> [What needs to be done] Retype the records below exactly as they appear, but leave out any pictures.

begin Given records

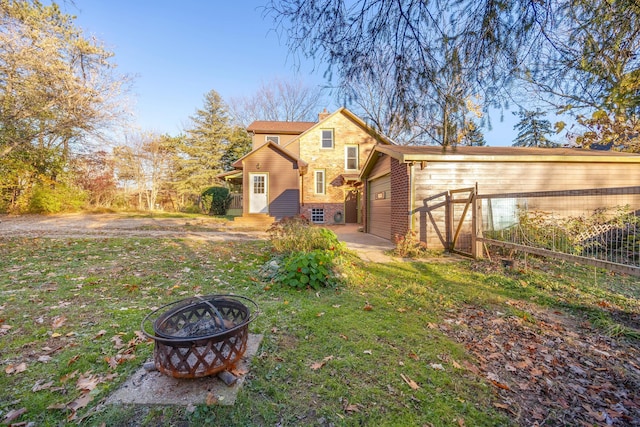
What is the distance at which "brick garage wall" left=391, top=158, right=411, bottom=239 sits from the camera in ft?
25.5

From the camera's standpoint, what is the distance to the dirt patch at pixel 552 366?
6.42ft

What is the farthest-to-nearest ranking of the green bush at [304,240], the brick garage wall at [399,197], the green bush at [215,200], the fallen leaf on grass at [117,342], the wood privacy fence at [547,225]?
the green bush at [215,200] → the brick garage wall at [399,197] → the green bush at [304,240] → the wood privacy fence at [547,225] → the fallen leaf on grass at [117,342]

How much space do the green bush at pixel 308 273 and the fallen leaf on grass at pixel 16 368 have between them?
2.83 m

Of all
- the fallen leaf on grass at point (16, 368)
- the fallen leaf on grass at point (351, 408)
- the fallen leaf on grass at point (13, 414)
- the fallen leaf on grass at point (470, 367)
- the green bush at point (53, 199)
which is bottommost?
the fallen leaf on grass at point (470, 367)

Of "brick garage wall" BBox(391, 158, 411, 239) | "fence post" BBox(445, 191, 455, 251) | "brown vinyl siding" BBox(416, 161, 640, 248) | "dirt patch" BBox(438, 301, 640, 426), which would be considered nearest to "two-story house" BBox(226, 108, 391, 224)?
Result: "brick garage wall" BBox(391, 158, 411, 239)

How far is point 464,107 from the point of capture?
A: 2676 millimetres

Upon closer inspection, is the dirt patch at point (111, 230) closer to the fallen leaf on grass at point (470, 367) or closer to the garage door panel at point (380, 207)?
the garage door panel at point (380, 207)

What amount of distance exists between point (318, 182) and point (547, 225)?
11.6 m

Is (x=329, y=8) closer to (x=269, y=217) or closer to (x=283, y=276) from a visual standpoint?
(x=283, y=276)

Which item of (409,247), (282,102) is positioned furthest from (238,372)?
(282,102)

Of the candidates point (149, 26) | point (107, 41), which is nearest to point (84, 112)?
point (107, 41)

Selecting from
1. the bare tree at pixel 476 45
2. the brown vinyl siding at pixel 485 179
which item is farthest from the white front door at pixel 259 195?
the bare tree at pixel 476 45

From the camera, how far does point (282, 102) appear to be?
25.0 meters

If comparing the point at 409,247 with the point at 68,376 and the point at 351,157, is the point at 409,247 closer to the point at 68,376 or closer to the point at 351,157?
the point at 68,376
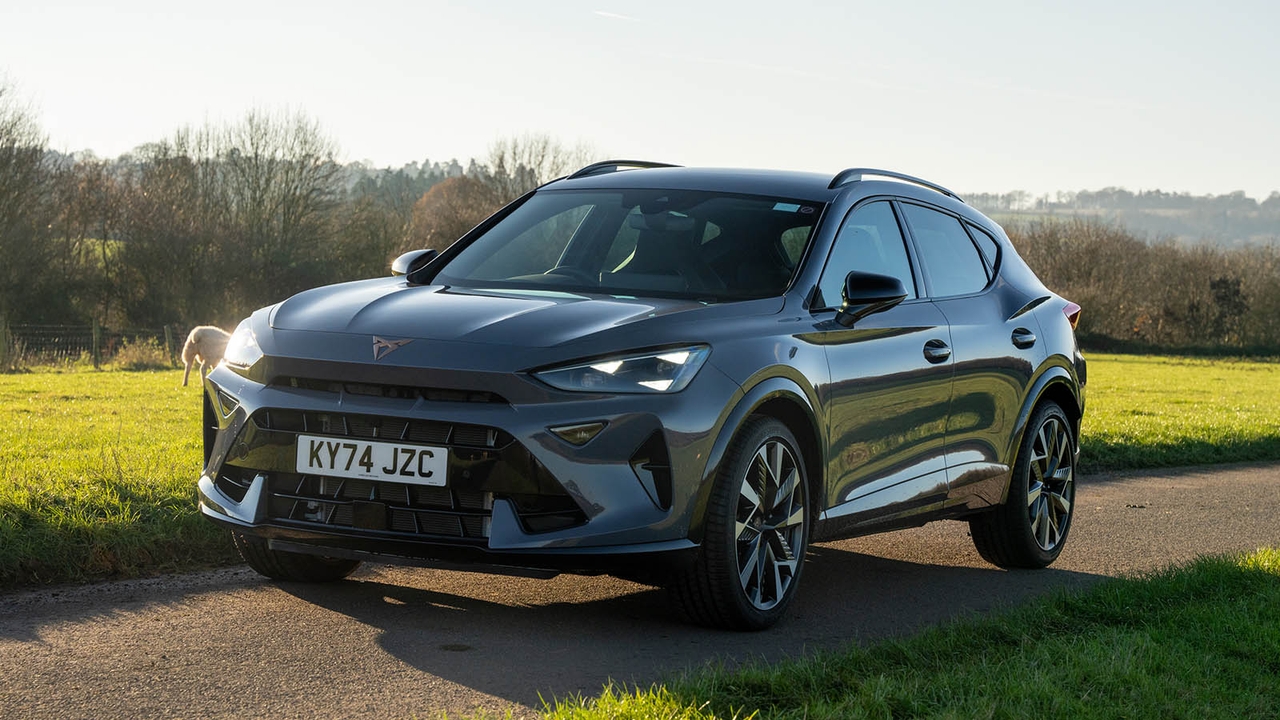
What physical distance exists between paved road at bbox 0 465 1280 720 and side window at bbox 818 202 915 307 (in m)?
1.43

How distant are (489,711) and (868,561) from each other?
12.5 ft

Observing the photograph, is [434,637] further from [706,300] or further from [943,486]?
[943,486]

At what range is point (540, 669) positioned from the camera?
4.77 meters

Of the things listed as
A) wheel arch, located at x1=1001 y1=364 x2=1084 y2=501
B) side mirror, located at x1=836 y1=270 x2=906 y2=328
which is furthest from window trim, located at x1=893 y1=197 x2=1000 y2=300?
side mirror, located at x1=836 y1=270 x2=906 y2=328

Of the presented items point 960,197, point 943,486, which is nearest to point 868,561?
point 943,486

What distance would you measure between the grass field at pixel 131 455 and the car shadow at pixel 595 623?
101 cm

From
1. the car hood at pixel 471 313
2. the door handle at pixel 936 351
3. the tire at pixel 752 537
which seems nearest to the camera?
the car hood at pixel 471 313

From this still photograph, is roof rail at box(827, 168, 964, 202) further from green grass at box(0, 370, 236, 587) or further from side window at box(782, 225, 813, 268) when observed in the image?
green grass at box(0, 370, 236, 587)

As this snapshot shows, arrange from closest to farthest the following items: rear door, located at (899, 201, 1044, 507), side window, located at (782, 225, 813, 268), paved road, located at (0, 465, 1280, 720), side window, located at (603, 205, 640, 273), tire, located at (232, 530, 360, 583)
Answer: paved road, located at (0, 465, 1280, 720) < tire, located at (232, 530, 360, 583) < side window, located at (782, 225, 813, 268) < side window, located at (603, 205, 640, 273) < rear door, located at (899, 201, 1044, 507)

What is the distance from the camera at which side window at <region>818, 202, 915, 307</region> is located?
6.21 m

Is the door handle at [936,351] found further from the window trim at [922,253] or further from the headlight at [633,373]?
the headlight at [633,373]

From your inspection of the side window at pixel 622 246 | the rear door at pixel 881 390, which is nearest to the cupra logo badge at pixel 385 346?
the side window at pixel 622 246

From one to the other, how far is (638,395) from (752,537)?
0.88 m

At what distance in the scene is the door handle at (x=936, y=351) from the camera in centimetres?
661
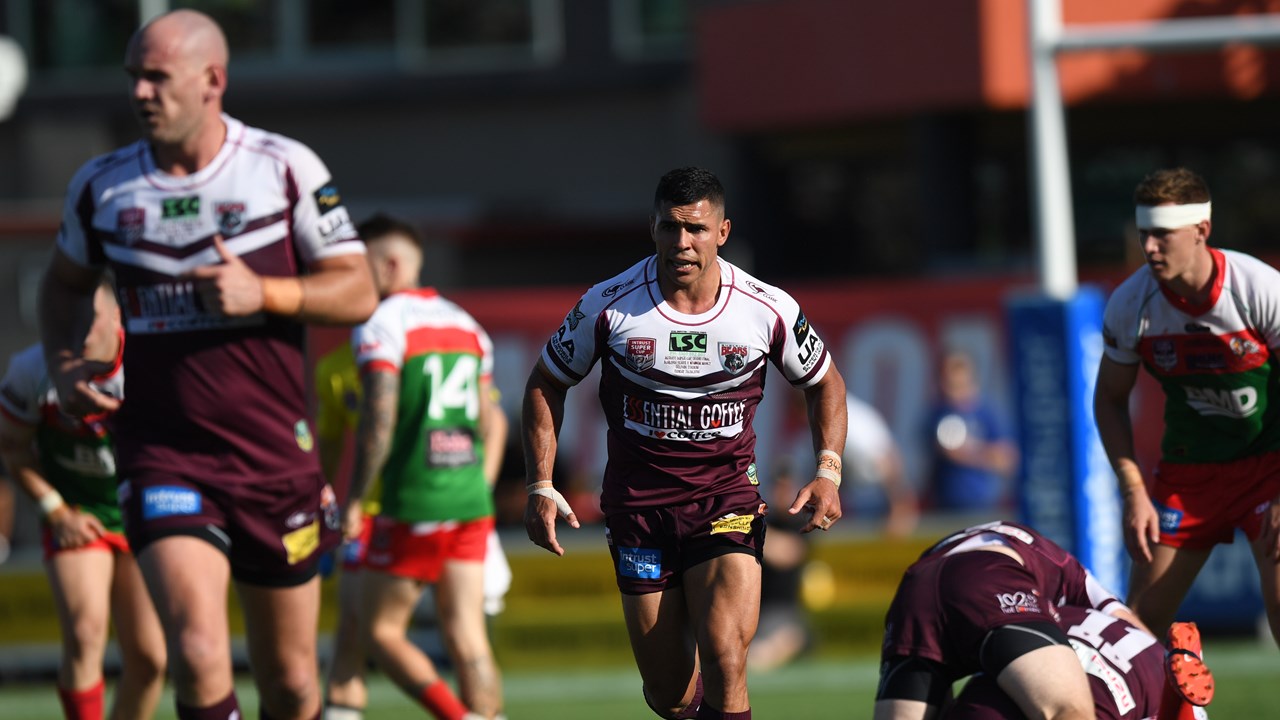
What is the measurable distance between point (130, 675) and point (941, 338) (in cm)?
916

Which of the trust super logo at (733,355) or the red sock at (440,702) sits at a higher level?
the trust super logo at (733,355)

end Given records

> [Finished task]
What is the distance at which "brick garage wall" left=391, top=158, right=411, bottom=239 sits from the camera in ft?
25.5

From the camera's standpoint, what is the distance to the dirt patch at pixel 552 366?
6.42ft

What is the farthest-to-nearest ranking of the green bush at [304,240], the brick garage wall at [399,197], the green bush at [215,200], the fallen leaf on grass at [117,342], the wood privacy fence at [547,225]?
the green bush at [215,200] → the brick garage wall at [399,197] → the green bush at [304,240] → the wood privacy fence at [547,225] → the fallen leaf on grass at [117,342]

How much space do the green bush at pixel 308 273 and the fallen leaf on grass at pixel 16 368 have between them?
2.83 m

Of all
- the fallen leaf on grass at point (16, 368)
- the fallen leaf on grass at point (351, 408)
- the fallen leaf on grass at point (13, 414)
- the fallen leaf on grass at point (470, 367)
- the green bush at point (53, 199)
which is bottommost?
the fallen leaf on grass at point (470, 367)

Of "brick garage wall" BBox(391, 158, 411, 239) | "fence post" BBox(445, 191, 455, 251) | "brown vinyl siding" BBox(416, 161, 640, 248) | "dirt patch" BBox(438, 301, 640, 426), which would be considered nearest to "two-story house" BBox(226, 108, 391, 224)?
Result: "brick garage wall" BBox(391, 158, 411, 239)

How far is point 464,107 from the point of capture?
A: 2676 millimetres

Upon closer inspection, is the dirt patch at point (111, 230) closer to the fallen leaf on grass at point (470, 367) or closer to the garage door panel at point (380, 207)?
the garage door panel at point (380, 207)

What amount of distance exists between point (318, 182) and point (547, 225)?
11.6 m

Is (x=329, y=8) closer to (x=269, y=217) or closer to (x=283, y=276) from a visual standpoint?
(x=283, y=276)

Which item of (409,247), (282,102) is positioned furthest from (238,372)?
(282,102)

Of the candidates point (149, 26) | point (107, 41), which is nearest to point (84, 112)?
point (107, 41)

Selecting from
1. the bare tree at pixel 476 45
2. the brown vinyl siding at pixel 485 179
which item is farthest from the white front door at pixel 259 195?
the bare tree at pixel 476 45

From the camera, how far does point (282, 102) appear to be?
25.0 meters

If comparing the point at 409,247 with the point at 68,376 and the point at 351,157, is the point at 409,247 closer to the point at 68,376 or closer to the point at 351,157?
the point at 68,376
What physical distance exists between paved road at bbox 0 465 1280 720 and side window at bbox 818 202 915 307 (in m)?
1.43

How distant are (489,711) and (868,561) from each other?
12.5 ft

Observing the photograph, is [434,637] further from [706,300] or further from [943,486]?
[943,486]

At what range is point (540, 669) positioned from the camera?
4.77 meters

Of the things listed as
A) wheel arch, located at x1=1001 y1=364 x2=1084 y2=501
B) side mirror, located at x1=836 y1=270 x2=906 y2=328
which is furthest from window trim, located at x1=893 y1=197 x2=1000 y2=300?
side mirror, located at x1=836 y1=270 x2=906 y2=328

Of the presented items point 960,197, point 943,486, which is nearest to point 868,561?
point 943,486

What distance would you measure between the grass field at pixel 131 455 and the car shadow at pixel 595 623?
101 cm

From
1. the car hood at pixel 471 313
2. the door handle at pixel 936 351
3. the tire at pixel 752 537
which seems nearest to the camera?
the car hood at pixel 471 313

From this still photograph, is roof rail at box(827, 168, 964, 202) further from green grass at box(0, 370, 236, 587) or further from side window at box(782, 225, 813, 268) when observed in the image?
green grass at box(0, 370, 236, 587)

As this snapshot shows, arrange from closest to farthest the following items: rear door, located at (899, 201, 1044, 507), side window, located at (782, 225, 813, 268), paved road, located at (0, 465, 1280, 720), side window, located at (603, 205, 640, 273), tire, located at (232, 530, 360, 583)
Answer: paved road, located at (0, 465, 1280, 720) < tire, located at (232, 530, 360, 583) < side window, located at (782, 225, 813, 268) < side window, located at (603, 205, 640, 273) < rear door, located at (899, 201, 1044, 507)

What is the distance from the camera at which side window at <region>818, 202, 915, 307</region> is located?
6.21 m

Is the door handle at [936,351] found further from the window trim at [922,253] or further from the headlight at [633,373]?
the headlight at [633,373]

From your inspection of the side window at pixel 622 246 | the rear door at pixel 881 390, which is nearest to the cupra logo badge at pixel 385 346?
the side window at pixel 622 246

From one to the other, how far is (638,395) from (752,537)?
0.88 m

At what distance in the scene is the door handle at (x=936, y=351) from the camera in centimetres?
661
What is the measurable distance between point (130, 675) and point (941, 338) (in cm)?
916

Which of the trust super logo at (733,355) or the red sock at (440,702) sits at a higher level?
the trust super logo at (733,355)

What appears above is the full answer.